> [TEXTE PROPOSÉ]
La statue de l'enfant royal
© Laurent Uroz - Direction de la communication Ville d'Agde
Cette statue est le portrait d’un jeune garçon, d’environ six ou sept ans. Il porte une tunique courte ceinturée, et un manteau rejeté en arrière et attaché par une fibule ronde sur l’épaule droite. Cette statue a perdu ses yeux, sa main gauche et ses boucles d’oreilles, puisque l’on remarque que les deux lobes sont percés. Cette œuvre est d’une qualité indéniable et d’une originalité troublante.
L’ensemble des vêtements et des attributs est exceptionnel. Chaque pan du manteau triangulaire est finalisé par trois glands pour tendre l’étoffe dans le dos. La présence des sandales intrigue, car habituellement les enfants sont toujours pieds nus. Le bracelet en forme de serpent à la cheville droite est normalement porté chez les femmes au poignet. Enfin, depuis une époque ancienne, seuls les souverains orientaux portent des boucles d’oreilles.
Sur le crâne, une grosse tresse est ramenée en avant – comme sur l’Eros – ; un ruban figure un foudre. Ce type de ruban est plutôt un symbole funéraire, que l’on trouve toutefois également ; sur les enfants mis sous la protection de divinités égyptiennes. Le foudre gravé sur le ruban est l’attribut traditionnel de Zeus. Or seuls les rois représentés sur leurs monnaies et sur leurs armes montrent le foudre : le dieu du ciel les protège car ils sont les successeurs d’Alexandre, qui se présentait comme le fils de Zeus.

> [DONNÉES]
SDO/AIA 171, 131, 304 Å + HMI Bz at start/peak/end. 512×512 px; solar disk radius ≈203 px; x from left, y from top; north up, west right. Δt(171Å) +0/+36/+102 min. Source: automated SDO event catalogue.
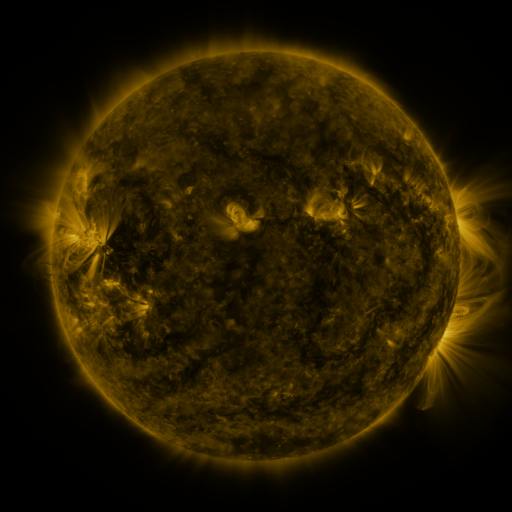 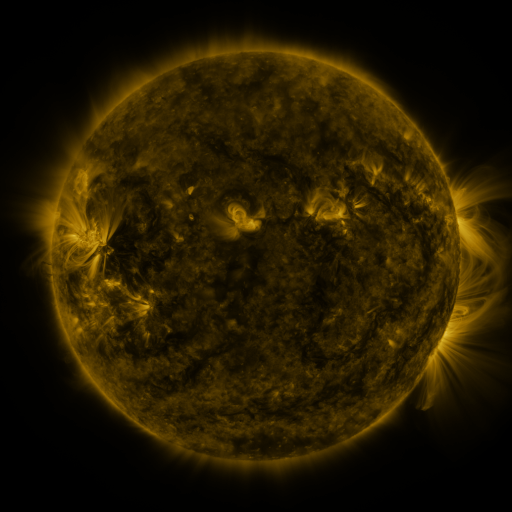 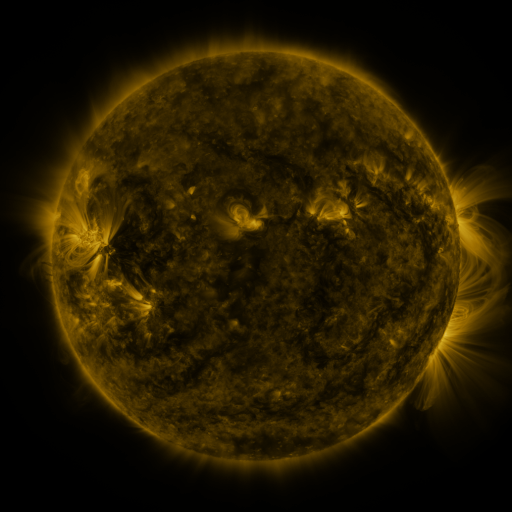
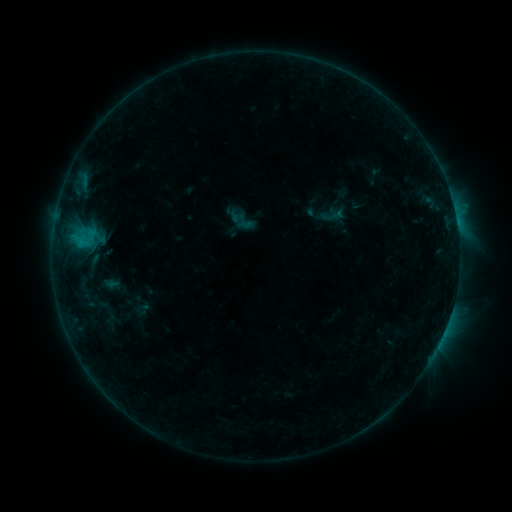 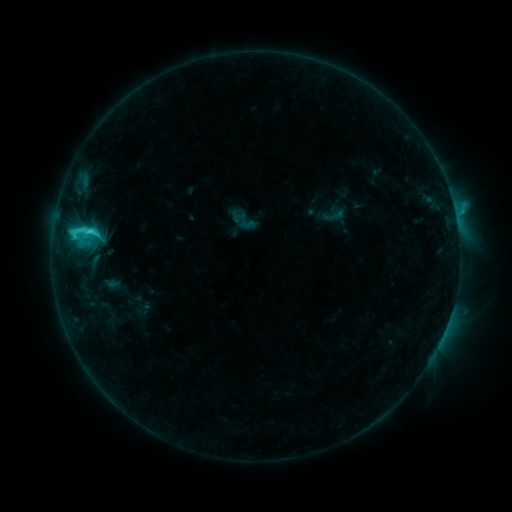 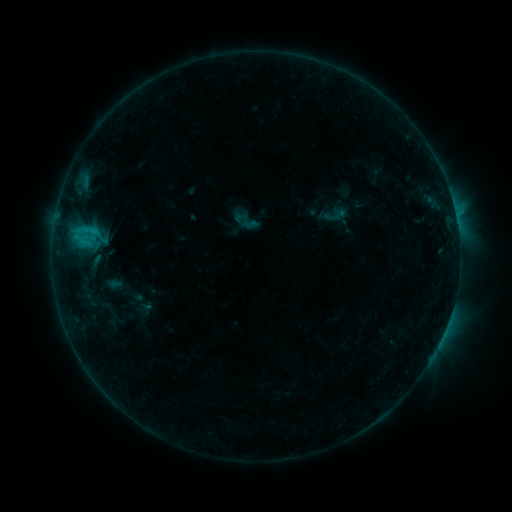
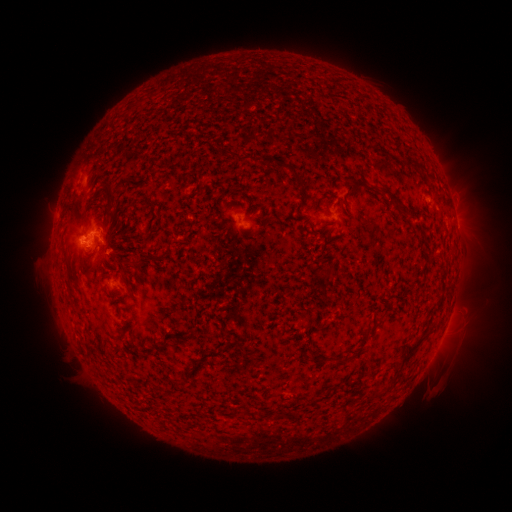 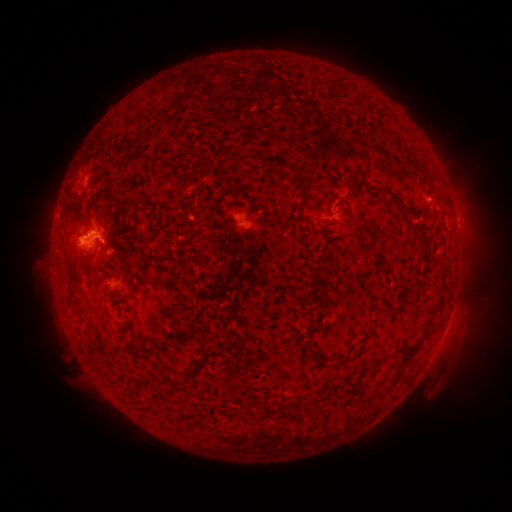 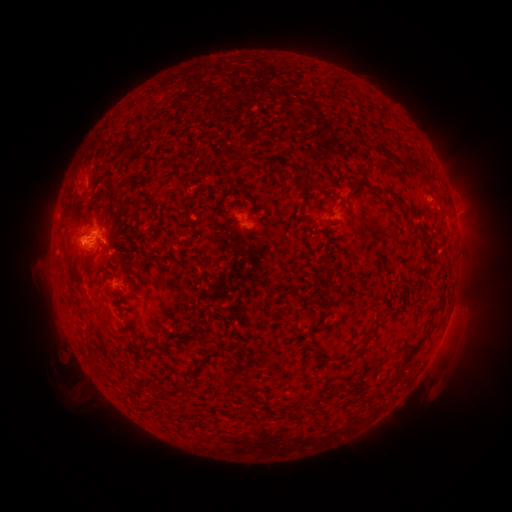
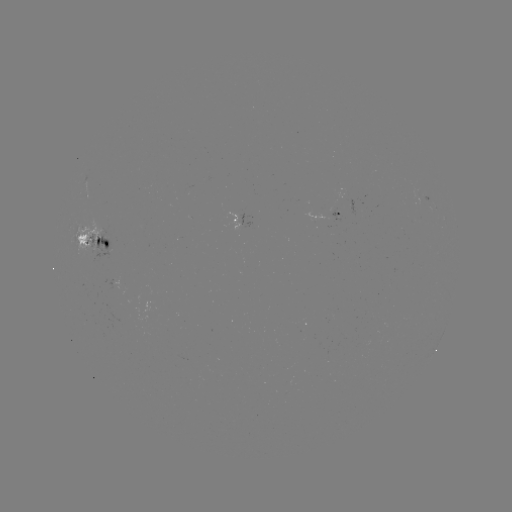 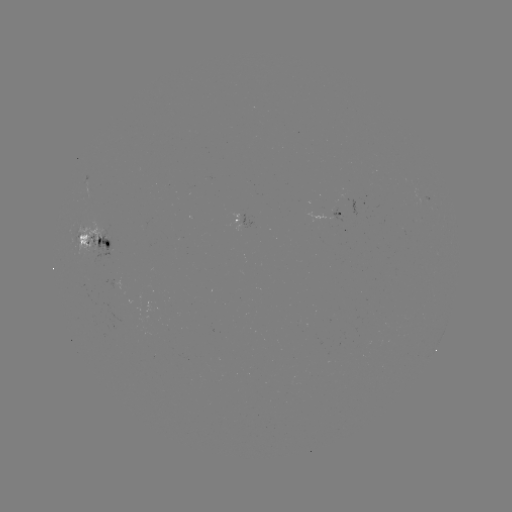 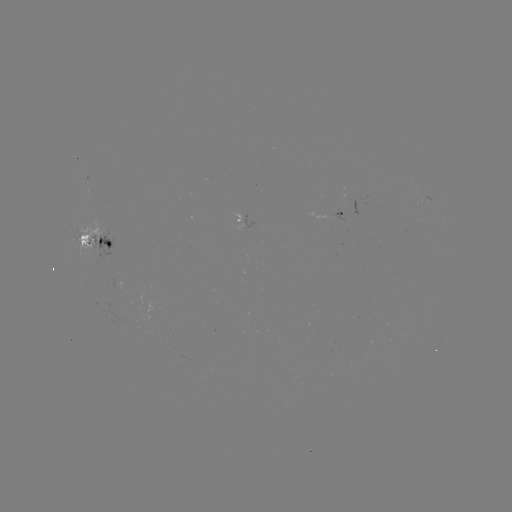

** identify C3.8 flare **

> [À FAIRE]
#1 D'après le texte sur la statue de l'enfant royal, qu'a perdu la statue ?
#2 Continuez le texte sur la statue de l'enfant royal à partir de sa dernière phrase.

> [RÉPONSES]
#1 Elle a perdu ses yeux, sa main gauche et ses boucles d'oreilles.

#2
© Pierre Arnaud
© Pierre Arnaud
Ce visage rond, ce sourire typique et ces grands yeux cernés de khôl – tel les pharaons d’Egypte – tous ces éléments sont caractéristiques de l’époque hellénistique : le manteau royal, le foudre, les boucles d’oreilles, le bracelet. Cette statue représente l’un des fils de Cléopâtre VII : sans doute Césarion dont le père était Jules César.
Il a donc la double culture : il est romain par son père et égyptien d’origine grecque par sa mère. Césarion avait une titulature royale, en tant que futur souverain sous le nom de Ptolémée XV. Mais il ne montera jamais sur le trône, car après la bataille d’Actium et la mort de Cléopâtre et de Marc Antoine, il sera exécuté par son cousin Octave. Ce dernier, désireux de n’avoir aucun rival à moyen et à long terme, s’assure ainsi le contrôle de l’Egypte. Césarion avait alors 18 ans.
Cette statue a sans doute été revendue pour décorer une villa de l’Empire, des décennies après la disparition de tous ces protagonistes.
Cette œuvre majeure des collections du Musée date vraisemblablement du Ier siècle avant ou après Jésus-Christ.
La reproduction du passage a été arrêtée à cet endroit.